Your answer must be an exact copy of the data below, minus any pictures.

_SUPPLIED INFORMATION_
<<<<
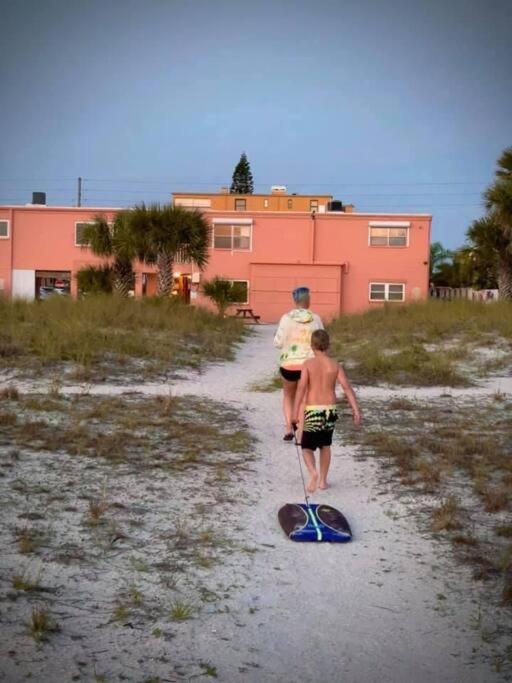 Beachfront Condo On Quiet Treasure Island- 1 Bed St. Pete Beach Kültér fotó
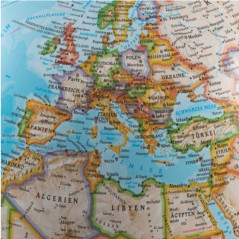 Glob geografic iluminat Gold Clasic 30 cm – harta fizica si politica, suport din lemn de fag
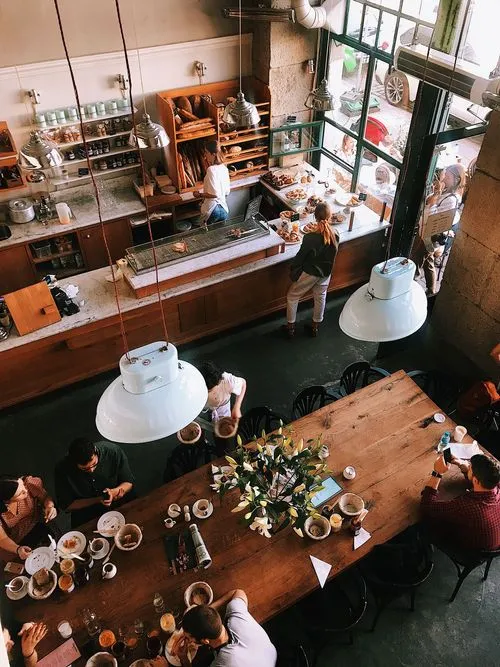 Café-Innenraum mit Theke und Gästen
>>>>
_EXERCISE RESULT_
 Beachfront Condo On Quiet Treasure Island- 1 Bed St. Pete Beach Kültér fotó
 Glob geografic iluminat Gold Clasic 30 cm – harta fizica si politica, suport din lemn de fag
 Café-Innenraum mit Theke und Gästen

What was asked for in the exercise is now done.